A hand-held scanner employing non-ionising radiation could be used to detect tumours in young women’s breast tissue with no discomfort or need for a hosiptal visit
A new optical screening device could help to detect aggressive breast cancers in younger women which conventional screening sometimes misses, while also being much less umcomfortable for the patient. Developed primarily at Florida International University, the system, which illuminates tissue with a near-infrared diode laser in a hand-held device and uses commercially-available charge-coupled devices (CCDs) as detectors, does not carry the risks of using ionising radiation, unlike X-ray mammography.
Mammography is regarded as the gold-standard for breast cancer detection, but it has a 20 per cent false-negative rate (that is, cancer is present but undetected), this figure rises when it is used on the more dense breast tissue of younger women, in whom breast cancer tends to be more aggressive.

- - - - - - -

▶ Explore the material:
(a) Quote the article on the optical breast scanner from "Mammography is regarded" to "be more aggressive.", inclusive.
(b) List each distinct hyphenated word in the article on the optical breast scanner, once each, in the order it first appears.
(c) Carry on the article on the optical breast scanner from where it stops.

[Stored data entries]

- - - - - - -

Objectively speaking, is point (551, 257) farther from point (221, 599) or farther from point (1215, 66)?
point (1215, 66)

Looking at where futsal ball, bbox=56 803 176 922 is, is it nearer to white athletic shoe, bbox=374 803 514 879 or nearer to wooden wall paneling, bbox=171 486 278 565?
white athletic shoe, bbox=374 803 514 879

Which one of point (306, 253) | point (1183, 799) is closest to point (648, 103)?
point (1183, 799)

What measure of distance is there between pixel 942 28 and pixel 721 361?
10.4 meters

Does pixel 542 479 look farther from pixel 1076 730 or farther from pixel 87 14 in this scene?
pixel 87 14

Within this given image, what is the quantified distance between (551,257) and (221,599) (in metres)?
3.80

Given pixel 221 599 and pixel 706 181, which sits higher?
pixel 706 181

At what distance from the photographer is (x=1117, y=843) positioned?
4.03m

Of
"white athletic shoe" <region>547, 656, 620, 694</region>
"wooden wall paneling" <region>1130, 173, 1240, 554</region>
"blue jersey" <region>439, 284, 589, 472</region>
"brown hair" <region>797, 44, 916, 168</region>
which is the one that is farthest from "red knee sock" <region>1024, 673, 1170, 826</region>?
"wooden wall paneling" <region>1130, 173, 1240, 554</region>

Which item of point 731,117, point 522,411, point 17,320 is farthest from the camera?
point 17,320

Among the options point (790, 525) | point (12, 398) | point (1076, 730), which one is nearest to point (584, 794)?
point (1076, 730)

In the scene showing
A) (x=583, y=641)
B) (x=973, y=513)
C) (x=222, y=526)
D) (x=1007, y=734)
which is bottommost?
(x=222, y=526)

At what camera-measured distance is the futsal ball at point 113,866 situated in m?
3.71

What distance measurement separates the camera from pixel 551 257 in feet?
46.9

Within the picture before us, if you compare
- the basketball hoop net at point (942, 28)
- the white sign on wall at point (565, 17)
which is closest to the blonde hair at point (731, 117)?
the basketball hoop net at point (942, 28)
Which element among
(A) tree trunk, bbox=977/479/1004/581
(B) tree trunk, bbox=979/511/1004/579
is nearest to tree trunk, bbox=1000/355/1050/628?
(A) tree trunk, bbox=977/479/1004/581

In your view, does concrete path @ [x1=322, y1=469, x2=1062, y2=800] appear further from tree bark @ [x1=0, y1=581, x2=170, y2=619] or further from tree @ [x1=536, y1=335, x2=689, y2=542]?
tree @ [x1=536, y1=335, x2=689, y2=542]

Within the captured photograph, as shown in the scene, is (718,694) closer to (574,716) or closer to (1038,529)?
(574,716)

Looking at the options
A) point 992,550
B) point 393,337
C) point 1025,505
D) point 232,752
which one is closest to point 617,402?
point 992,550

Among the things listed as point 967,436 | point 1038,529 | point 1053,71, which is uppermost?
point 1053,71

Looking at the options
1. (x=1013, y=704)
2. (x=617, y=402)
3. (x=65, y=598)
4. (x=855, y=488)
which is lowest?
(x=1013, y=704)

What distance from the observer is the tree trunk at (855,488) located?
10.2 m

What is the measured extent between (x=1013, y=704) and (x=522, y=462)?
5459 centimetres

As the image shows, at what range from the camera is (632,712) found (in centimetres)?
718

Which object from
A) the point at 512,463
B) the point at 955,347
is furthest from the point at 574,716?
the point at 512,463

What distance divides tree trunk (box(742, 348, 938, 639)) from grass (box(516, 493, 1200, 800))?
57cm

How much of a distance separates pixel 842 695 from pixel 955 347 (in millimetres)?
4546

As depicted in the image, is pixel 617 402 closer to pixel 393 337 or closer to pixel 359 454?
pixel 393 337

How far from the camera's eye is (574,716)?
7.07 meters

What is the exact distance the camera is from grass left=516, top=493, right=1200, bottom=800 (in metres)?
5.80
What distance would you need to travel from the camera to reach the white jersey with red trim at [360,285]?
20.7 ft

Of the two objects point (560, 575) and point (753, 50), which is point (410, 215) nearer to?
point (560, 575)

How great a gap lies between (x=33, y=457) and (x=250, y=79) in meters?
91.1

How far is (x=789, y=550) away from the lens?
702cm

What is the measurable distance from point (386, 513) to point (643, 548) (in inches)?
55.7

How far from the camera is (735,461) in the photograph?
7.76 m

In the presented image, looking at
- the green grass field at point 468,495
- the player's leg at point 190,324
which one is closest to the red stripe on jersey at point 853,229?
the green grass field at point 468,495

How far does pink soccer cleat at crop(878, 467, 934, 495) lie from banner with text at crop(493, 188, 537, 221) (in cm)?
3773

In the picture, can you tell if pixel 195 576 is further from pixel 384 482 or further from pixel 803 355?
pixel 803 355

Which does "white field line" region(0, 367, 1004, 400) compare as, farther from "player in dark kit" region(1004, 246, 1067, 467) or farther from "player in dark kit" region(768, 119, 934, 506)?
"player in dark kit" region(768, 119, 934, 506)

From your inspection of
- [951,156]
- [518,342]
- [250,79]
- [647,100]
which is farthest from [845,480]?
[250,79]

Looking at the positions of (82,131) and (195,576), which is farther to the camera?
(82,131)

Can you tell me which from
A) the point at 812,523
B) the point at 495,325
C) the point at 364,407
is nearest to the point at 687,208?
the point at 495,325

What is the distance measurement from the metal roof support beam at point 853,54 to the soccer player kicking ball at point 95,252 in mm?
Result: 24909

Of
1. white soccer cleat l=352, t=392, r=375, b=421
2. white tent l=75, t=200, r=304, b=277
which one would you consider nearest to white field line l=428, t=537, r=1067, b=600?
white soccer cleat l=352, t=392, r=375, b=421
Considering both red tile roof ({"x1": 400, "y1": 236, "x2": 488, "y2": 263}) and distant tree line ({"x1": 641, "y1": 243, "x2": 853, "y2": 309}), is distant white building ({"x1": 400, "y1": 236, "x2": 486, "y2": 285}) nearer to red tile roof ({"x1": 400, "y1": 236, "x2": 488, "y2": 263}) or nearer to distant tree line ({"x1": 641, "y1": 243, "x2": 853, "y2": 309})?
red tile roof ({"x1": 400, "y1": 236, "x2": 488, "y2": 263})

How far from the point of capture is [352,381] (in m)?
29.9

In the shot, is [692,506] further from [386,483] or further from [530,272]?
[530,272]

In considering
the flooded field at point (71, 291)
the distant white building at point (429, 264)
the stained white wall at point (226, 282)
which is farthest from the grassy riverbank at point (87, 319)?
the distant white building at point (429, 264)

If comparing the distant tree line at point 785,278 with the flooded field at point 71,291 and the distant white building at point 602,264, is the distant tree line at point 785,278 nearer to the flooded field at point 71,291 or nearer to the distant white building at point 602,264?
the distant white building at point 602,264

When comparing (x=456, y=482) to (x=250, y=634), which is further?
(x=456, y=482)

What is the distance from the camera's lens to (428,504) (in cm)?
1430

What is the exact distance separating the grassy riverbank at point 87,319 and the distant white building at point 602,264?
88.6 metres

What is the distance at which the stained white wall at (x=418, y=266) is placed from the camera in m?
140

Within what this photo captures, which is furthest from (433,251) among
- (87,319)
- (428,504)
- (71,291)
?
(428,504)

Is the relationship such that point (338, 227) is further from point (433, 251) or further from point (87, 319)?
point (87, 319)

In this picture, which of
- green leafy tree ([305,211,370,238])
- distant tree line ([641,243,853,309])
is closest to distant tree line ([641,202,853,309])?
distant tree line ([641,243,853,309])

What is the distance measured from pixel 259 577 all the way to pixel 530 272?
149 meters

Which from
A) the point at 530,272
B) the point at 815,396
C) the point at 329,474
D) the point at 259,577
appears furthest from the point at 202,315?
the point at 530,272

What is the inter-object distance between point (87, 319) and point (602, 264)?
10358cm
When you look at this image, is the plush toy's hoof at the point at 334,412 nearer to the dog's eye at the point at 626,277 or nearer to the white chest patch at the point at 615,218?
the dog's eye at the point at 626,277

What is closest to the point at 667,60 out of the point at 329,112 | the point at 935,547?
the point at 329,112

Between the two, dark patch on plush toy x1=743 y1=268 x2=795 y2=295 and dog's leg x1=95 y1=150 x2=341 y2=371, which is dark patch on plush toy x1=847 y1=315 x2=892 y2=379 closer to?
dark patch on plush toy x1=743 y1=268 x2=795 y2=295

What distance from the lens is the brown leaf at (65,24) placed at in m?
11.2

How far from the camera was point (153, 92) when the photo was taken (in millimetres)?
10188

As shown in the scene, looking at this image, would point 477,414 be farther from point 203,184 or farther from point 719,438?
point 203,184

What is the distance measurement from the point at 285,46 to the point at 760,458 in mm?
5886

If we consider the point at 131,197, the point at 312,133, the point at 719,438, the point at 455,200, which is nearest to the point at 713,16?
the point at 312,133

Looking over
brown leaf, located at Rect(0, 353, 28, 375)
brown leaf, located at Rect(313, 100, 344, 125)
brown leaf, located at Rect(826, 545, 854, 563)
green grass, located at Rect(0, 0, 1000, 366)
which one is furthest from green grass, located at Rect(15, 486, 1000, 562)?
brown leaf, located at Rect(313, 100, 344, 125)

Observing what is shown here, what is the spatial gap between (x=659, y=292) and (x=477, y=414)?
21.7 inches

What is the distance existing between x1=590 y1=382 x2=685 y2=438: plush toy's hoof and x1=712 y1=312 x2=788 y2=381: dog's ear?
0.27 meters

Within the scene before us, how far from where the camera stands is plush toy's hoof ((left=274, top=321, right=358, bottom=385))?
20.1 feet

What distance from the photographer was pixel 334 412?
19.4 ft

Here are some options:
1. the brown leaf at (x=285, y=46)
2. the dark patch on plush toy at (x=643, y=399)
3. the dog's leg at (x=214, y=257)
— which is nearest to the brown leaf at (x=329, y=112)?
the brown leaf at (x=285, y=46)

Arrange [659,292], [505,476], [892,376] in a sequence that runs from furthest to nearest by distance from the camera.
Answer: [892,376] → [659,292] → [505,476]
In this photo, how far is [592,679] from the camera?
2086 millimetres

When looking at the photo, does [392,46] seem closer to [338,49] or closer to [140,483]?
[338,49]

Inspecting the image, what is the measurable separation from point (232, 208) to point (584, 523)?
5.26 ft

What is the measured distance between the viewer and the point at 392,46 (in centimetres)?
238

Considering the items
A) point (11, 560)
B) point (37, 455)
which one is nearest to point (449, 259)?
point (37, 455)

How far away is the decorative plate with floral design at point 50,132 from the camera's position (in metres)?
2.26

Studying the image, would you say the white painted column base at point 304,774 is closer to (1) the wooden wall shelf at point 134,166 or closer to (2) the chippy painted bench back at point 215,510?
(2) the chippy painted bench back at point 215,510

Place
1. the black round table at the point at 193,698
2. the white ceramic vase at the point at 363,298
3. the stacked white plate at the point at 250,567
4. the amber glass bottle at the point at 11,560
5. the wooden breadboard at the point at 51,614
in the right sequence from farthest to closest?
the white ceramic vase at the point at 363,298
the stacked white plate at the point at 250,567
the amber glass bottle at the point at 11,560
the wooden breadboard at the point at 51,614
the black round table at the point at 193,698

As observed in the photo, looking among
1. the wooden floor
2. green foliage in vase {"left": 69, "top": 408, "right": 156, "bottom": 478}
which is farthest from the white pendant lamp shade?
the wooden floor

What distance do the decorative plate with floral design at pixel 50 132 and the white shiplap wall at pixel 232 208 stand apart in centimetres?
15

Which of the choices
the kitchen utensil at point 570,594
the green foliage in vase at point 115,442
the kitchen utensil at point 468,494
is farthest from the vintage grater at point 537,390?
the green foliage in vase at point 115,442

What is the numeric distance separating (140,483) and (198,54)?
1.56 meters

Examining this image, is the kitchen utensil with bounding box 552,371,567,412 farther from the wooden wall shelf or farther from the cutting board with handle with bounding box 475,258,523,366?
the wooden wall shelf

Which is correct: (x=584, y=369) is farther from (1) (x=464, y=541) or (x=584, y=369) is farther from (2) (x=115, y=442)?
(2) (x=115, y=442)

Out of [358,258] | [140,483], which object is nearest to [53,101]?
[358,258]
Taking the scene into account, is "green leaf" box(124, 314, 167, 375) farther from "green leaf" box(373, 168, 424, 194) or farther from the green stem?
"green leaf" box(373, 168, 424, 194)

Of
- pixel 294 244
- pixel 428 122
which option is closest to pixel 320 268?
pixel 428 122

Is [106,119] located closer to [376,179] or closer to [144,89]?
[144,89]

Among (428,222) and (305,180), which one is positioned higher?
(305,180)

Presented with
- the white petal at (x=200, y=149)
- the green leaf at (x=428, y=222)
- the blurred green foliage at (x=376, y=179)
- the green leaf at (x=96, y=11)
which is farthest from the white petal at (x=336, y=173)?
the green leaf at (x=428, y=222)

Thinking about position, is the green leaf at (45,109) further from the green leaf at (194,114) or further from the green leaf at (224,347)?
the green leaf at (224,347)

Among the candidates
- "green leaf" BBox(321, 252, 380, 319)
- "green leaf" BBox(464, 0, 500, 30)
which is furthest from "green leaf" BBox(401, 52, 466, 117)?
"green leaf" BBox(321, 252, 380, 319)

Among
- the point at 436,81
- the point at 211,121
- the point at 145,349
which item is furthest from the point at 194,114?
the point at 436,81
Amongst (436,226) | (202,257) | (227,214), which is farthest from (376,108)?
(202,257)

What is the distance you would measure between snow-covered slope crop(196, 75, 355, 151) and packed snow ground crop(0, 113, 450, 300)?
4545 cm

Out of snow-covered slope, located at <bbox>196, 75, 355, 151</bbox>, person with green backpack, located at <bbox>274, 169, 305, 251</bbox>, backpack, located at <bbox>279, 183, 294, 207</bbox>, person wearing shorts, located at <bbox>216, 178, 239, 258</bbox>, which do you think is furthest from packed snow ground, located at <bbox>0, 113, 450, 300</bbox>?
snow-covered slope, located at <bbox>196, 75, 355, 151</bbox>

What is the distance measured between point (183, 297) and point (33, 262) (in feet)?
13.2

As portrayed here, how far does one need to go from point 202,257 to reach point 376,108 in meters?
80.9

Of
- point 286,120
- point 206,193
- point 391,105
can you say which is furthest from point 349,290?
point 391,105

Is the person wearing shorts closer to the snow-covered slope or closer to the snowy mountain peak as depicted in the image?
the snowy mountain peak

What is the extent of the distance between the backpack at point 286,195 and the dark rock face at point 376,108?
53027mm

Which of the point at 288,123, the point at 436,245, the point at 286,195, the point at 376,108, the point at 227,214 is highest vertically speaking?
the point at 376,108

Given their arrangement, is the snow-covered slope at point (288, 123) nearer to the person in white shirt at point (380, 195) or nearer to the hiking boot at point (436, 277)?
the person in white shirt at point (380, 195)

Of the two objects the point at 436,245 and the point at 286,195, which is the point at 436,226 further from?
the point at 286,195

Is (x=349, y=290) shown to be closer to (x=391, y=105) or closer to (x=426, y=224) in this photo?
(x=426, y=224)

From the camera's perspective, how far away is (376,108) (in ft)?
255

- - - - - - -

▶ Responses by task:
(a)
Mammography is regarded as the gold-standard for breast cancer detection, but it has a 20 per cent false-negative rate (that is, cancer is present but undetected), this figure rises when it is used on the more dense breast tissue of younger women, in whom breast cancer tends to be more aggressive.

(b) hand-held, non-ionising, near-infrared, commercially-available, gold-standard, false-negative

(c)
The Florida team developed scanning heads that adapt to the shape of the patient’s breast and use optical fibres to split the laser and direct it at different angles into various points on the breast; the transmitted light is detected by 165 detector fibres linked to the CCD. The device detects the optical absorption of the infrared radiation, which is altered by the presence of haemoglobin; abnormal blood-flow in the breast tissue can indicate the presence of a tumour, which distorts the normal circulatory structure to supply itself with oxygen. Unlike a mammogram, the device allows scanning of the chest wall region.
In a paper in the journal Biomedical Physics and Engineering Express, the team explains that the device detects tumours while the multiple laser source set-up helps to locate them accurately within the tissue. The team has also developed a version of the device which is hand-held and can image both breasts simultaneously, and which can be used in a doctor’s surgery, at the patient’s bedside or even in the home.
“The women scanned always commented on how comfortable it was to be scanned by our device – many of them said that they didn’t feel anything”, claimed researcher Sarah Erickson-Bhatt.
“Eventually, we hope that physicians will be able to use this for real-time imaging of breast tissues as part of regular visits by the patients” added her colleague Anu Godavarty. “We’re current working on the mathematical tools required to process the images and produce 3D tomographic images, in order to determine tumour size and depth.”